[EXTRACTED TEXT]
======

Ontario’s unsafe nurse staffing is a patient safety crisis – but it’s fixable

The following was written by ONA member Isabel Schilthuis, RN, BScN, MScN, who says she’s passionate about health policy and patient safety.

Each day, nurses in Ontario hospitals are assigned more patients than is considered safe. Stretching nursing staff beyond capacity can lead to delayed care and missed warning signs of impending patient complications.

Headshot of woman with long dark hair.
Isabel Schilthuis, RN, BScN, MScN.

This isn’t just a nursing issue, but a patient safety crisis. Research shows that each patient added to a nurse’s workload increases the risk of hospital mortality by 7 per cent. That means if a nurse’s workload increases from four to eight patients, mortality risk increases to an astounding 31 per cent.

Yet in Ontario, there continues to be no mandated minimum nurse-to-patient ratio. Unfortunately, staffing decisions are left to individual hospitals’ discretion, creating unreliable and repeatedly unsafe working conditions and negative consequences across the province.

Ontario has encountered the lowest number of registered nurses per capita in Canada for more than 30 years, entering the COVID-19 pandemic 22,000 nurses short.

Currently, nurses are leaving the profession at disturbing rates, with nearly

40 per cent reporting intentions to leave their current nursing jobs or the nursing role altogether in a CFNU report on nurse-patient ratios.

The clear, evidence-informed solution to this is simple.

======

[INPUT DATA]
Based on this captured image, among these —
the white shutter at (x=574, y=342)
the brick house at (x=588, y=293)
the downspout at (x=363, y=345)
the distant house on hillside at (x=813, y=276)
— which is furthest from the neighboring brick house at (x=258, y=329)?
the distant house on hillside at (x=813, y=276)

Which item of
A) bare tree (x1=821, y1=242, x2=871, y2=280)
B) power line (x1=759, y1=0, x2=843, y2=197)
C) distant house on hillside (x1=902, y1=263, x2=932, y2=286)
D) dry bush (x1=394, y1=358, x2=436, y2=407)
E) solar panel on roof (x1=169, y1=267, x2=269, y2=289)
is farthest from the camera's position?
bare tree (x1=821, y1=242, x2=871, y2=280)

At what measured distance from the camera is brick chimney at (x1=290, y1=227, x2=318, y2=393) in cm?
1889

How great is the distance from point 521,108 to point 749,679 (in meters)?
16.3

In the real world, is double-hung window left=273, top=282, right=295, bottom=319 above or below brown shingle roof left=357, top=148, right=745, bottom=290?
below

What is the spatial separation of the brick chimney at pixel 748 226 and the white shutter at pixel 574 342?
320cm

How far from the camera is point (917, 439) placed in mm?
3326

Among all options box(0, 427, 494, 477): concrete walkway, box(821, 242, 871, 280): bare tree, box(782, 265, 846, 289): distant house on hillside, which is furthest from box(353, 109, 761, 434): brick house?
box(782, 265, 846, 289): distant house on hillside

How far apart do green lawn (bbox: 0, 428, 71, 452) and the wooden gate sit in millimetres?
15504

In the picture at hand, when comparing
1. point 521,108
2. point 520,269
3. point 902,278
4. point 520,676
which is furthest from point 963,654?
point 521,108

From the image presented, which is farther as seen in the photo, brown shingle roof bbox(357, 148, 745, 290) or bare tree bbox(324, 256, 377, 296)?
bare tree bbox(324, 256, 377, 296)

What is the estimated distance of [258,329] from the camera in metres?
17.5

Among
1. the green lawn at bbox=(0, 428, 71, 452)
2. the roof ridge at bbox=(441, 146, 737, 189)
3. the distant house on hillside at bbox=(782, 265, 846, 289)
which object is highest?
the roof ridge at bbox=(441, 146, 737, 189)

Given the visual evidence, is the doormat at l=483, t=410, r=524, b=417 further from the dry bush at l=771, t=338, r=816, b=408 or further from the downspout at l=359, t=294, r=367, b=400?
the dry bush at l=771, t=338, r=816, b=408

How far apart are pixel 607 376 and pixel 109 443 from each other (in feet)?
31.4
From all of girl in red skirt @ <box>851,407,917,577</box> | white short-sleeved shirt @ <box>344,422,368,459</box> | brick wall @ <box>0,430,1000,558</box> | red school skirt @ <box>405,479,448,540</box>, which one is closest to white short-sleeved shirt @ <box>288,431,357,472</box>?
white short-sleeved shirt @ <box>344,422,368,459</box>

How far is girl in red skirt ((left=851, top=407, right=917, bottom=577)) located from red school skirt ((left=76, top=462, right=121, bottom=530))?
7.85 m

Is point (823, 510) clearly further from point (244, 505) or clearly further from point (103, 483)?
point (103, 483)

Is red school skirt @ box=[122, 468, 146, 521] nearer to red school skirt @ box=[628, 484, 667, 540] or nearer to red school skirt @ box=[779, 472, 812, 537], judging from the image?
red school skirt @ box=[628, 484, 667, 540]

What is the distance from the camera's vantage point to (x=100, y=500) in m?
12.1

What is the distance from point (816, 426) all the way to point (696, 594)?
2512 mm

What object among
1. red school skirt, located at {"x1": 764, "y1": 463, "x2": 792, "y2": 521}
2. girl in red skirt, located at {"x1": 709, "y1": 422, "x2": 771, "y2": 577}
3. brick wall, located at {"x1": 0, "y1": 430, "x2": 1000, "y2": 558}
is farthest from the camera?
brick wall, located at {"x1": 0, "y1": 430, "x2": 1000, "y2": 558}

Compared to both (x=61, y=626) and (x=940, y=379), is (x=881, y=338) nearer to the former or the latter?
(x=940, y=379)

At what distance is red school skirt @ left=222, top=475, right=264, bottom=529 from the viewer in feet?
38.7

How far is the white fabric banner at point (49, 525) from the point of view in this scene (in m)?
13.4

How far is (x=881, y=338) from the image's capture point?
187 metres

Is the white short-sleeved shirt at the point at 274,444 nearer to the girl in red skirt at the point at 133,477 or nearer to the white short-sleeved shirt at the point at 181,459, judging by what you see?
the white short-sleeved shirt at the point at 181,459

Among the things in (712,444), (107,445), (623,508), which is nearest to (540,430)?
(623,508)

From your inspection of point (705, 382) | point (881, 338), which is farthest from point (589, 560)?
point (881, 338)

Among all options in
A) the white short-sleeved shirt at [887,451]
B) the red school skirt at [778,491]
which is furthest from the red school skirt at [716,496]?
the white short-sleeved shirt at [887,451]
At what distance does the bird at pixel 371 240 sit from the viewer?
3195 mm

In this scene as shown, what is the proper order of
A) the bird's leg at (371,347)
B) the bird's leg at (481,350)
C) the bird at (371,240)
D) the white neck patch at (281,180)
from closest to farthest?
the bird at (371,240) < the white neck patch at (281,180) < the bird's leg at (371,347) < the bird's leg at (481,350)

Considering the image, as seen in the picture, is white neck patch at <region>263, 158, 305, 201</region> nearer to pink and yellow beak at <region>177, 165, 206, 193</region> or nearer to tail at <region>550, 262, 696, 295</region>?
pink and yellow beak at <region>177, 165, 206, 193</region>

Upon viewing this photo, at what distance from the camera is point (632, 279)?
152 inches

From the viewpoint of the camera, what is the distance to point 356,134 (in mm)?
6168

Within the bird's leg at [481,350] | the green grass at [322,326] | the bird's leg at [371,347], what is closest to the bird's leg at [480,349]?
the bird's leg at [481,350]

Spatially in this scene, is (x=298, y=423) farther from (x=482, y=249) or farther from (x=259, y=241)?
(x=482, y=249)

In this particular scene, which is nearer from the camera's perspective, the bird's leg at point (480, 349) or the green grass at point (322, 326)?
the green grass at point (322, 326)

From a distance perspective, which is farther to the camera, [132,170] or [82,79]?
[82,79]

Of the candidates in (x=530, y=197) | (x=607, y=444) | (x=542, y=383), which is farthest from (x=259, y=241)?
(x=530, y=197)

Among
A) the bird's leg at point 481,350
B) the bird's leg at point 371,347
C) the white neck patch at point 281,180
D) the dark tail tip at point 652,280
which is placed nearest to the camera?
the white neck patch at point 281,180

======

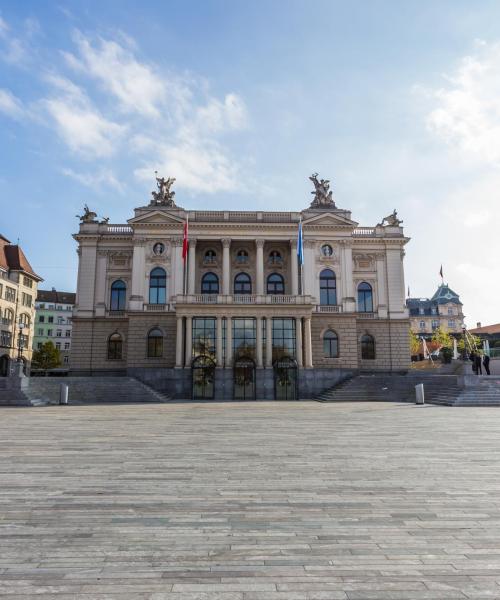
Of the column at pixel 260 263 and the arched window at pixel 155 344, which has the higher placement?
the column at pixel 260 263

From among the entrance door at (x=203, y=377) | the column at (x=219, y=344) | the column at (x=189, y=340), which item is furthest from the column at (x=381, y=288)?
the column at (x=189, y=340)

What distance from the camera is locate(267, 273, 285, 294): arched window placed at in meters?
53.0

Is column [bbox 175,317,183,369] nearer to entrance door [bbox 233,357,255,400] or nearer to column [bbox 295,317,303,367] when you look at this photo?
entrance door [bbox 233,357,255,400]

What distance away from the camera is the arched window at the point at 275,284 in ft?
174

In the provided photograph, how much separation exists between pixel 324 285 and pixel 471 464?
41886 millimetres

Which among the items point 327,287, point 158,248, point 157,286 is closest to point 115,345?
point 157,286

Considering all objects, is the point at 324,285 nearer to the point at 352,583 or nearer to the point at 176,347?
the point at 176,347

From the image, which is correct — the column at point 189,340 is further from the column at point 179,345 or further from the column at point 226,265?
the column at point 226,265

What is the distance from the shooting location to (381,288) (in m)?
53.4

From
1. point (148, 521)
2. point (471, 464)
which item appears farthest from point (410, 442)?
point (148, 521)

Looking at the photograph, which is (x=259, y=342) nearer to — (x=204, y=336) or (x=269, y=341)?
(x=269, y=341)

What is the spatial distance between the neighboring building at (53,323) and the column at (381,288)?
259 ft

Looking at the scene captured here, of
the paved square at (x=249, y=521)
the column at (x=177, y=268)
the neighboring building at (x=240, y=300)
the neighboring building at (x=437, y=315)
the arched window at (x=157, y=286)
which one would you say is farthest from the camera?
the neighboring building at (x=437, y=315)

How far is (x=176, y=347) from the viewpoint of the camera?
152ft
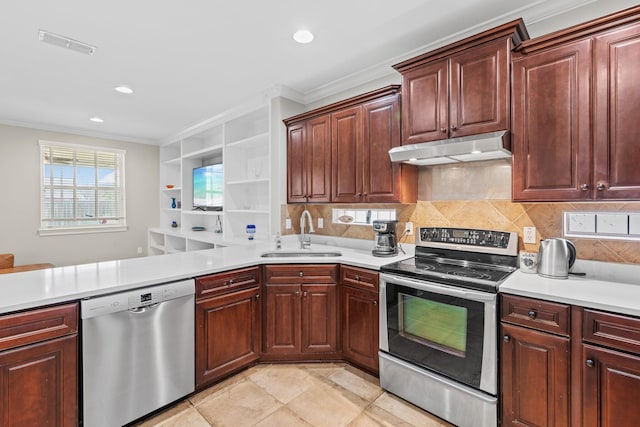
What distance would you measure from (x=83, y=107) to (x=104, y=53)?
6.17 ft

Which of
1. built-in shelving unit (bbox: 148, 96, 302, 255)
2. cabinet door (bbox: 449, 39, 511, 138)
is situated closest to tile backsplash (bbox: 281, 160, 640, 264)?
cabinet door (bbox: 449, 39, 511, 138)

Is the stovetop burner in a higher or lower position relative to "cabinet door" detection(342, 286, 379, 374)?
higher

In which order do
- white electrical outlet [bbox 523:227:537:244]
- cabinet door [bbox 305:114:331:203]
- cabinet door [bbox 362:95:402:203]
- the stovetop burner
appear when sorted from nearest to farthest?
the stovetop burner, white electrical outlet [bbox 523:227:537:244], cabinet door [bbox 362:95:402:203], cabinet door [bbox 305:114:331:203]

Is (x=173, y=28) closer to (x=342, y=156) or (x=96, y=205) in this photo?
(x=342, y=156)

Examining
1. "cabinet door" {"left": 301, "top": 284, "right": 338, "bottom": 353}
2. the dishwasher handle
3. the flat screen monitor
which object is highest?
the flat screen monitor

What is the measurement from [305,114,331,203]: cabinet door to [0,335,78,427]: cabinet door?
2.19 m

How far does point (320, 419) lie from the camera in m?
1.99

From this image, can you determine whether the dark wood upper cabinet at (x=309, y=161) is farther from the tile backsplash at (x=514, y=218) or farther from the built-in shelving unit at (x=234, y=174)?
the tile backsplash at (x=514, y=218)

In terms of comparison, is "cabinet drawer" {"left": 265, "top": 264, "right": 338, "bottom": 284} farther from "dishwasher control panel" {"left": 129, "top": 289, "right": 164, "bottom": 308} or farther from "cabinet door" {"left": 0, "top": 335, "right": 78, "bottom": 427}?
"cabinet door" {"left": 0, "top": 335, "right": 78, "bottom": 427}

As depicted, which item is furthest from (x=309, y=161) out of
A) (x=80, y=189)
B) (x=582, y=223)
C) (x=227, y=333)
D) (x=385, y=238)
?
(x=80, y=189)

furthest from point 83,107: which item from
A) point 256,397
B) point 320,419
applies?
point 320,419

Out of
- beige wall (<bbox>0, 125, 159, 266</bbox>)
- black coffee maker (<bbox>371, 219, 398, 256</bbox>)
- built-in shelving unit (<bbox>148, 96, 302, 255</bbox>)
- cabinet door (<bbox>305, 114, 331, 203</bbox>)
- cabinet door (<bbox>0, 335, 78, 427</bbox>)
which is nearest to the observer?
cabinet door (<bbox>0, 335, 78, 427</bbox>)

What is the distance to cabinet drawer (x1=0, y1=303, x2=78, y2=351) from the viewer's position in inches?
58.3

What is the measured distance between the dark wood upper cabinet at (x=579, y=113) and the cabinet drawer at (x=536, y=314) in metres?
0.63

======

[TASK INSTRUCTIONS]
• 1. In the piece on Ontario nurse staffing, starting with "Each day, nurses" and going on through "31 per cent.", change "warning signs" to "early indicators" and give that part again.
• 2. According to the piece on Ontario nurse staffing, how many nurses short was Ontario when it entered the COVID-19 pandemic?

[EXERCISE ANSWERS]
• 1.
Each day, nurses in Ontario hospitals are assigned more patients than is considered safe. Stretching nursing staff beyond capacity can lead to delayed care and missed early indicators of impending patient complications.

Headshot of woman with long dark hair.
Isabel Schilthuis, RN, BScN, MScN.

This isn’t just a nursing issue, but a patient safety crisis. Research shows that each patient added to a nurse’s workload increases the risk of hospital mortality by 7 per cent. That means if a nurse’s workload increases from four to eight patients, mortality risk increases to an astounding 31 per cent.

• 2. Ontario entered the COVID-19 pandemic 22,000 nurses short.